In Figure 5(a), we give an overview of the filament eruption event and show SuNeRF-rendered images during and after the eruption (top and bottom row, respectively). We provide height maps that give the distance from the solar center for the observed emission (Section 3.3). The reconstruction shows that the prominence rises slowly (yellow arrow), followed by a rapid ejection of the filament plasma into interplanetary space (coronal mass ejection). Afterward, the hot flare ribbons, which are clearly mapped close to the solar surface, are formed, in agreement with our physical understanding of eruptions (blue arrow). In addition, we show the total absorption along the line of sight, where the filament structure can be clearly identified. The ejection can be related to the depletion of absorbing plasma.

Triangulation is a useful approach for height estimations of dense plasma but can lead to ambiguous results for an optically thin medium (Aschwanden 2005, 2011). With the full mapping of the solar atmosphere, we can better analyze the underlying 3D structure and study emission and absorption profiles along their radial extent. In Figure 5(b), we show the time evolution of an extracted slice of the modeled solar atmosphere (blue line in Figure 5(a)). The top row shows the emission profile. After the eruption (∼19:40), postflare loops and their related flare ribbon footpoints are formed (blue arrow). The loop height can be directly estimated from the profiles (∼0.7 R_⊙ or 500 Mm above the solar surface). The absorption profiles show the evolution of the filament plasma and allow one to determine the direction and velocity of the erupting structure.

Available data:
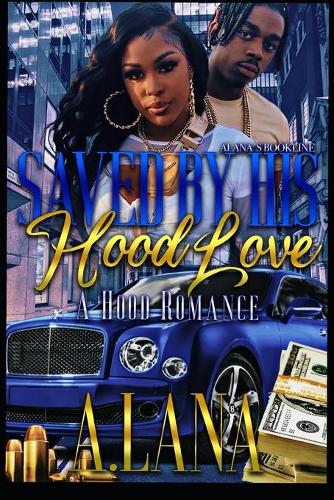 Saved By His Hood Love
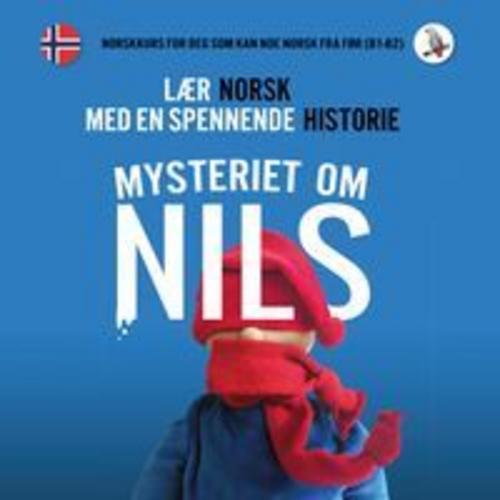 Mysteriet om Nils. Lær norsk med en spennende historie. Norskkurs for deg som kan noe norsk fra før (nivå B1-B2).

What the task asks:
Write out the part of the filament eruption text that opens with "In Figure 5(a), we" and closes with "of absorbing plasma.", swapping "filament" for "flux rope" each time it occurs.

Written response:
In Figure 5(a), we give an overview of the flux rope eruption event and show SuNeRF-rendered images during and after the eruption (top and bottom row, respectively). We provide height maps that give the distance from the solar center for the observed emission (Section 3.3). The reconstruction shows that the prominence rises slowly (yellow arrow), followed by a rapid ejection of the flux rope plasma into interplanetary space (coronal mass ejection). Afterward, the hot flare ribbons, which are clearly mapped close to the solar surface, are formed, in agreement with our physical understanding of eruptions (blue arrow). In addition, we show the total absorption along the line of sight, where the flux rope structure can be clearly identified. The ejection can be related to the depletion of absorbing plasma.